Hey guys! Hope you had a great weekend! I sure did hate losing an hour. Who else is still feeling a bit groggy? While I don’t enjoy that part of daylight savings, I do LOVE having more hours of daylight! What about you? Love or hate daylight savings?
If you have a super busy week ahead, then this recipe is just what you need. The slow cooker does all the work. All you have to do is chop and drop! And, if you prep everything the night before, then you can just toss it in the crockpot in the morning and turn it on. How’s that for easy?
I used a package of organic smoked sausage from Pederson’s for my dish. The organic version doesn’t seem to be readily available here in our area, which is a bummer. So far, I’ve only found it at our local butcher shop. Most supermarkets here only carry their natural sausage products, which I do occasionally use. If your budget allows, try to find a good brand of organic smoked sausage.
One of my favorite things about cooking beans in the slow cooker is the thick, delicious broth that you get. It’s just THE most amazingly good broth that you just don’t get from cooking them on the stovetop. These Slow Cooker Pinto Beans with Smoked Sausage served with a nice big slice of conrbread is just pure comfort food for me!

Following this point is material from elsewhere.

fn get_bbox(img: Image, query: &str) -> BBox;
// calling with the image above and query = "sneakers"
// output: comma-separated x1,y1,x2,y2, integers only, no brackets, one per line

- 2 cups of dried pinto beans , sorted and rinsed
- water to soak the beans
- 1 medium white onions , diced
- 1 poblano pepper , diced
- 1 large green bell pepper , diced
- 1 tsp garlic powder
- 1 tsp chili powder
- 1 tsp ground cumin
- 2 dried bay leaves
- 1 (14 oz) package of smoked sausage (organic if possible), sliced into 1/2 inch rounds
- 4 cups chicken stock
- 2 cups of water
- sea salt to taste
The night before you plan to make the beans, place into a large bowl, add water to cover by at least an inch over the beans. Let soak overnight or for at least 8 hours. Drain and rinse before adding to the slow cooker.
Place all the ingredients but the salt into the slow cooker, cover and let cook for 8-10 hours on low or 4-5 hours on high. When beans are tender, taste, add salt, then serve.
*Updated with new photos since the original posting in March 2016.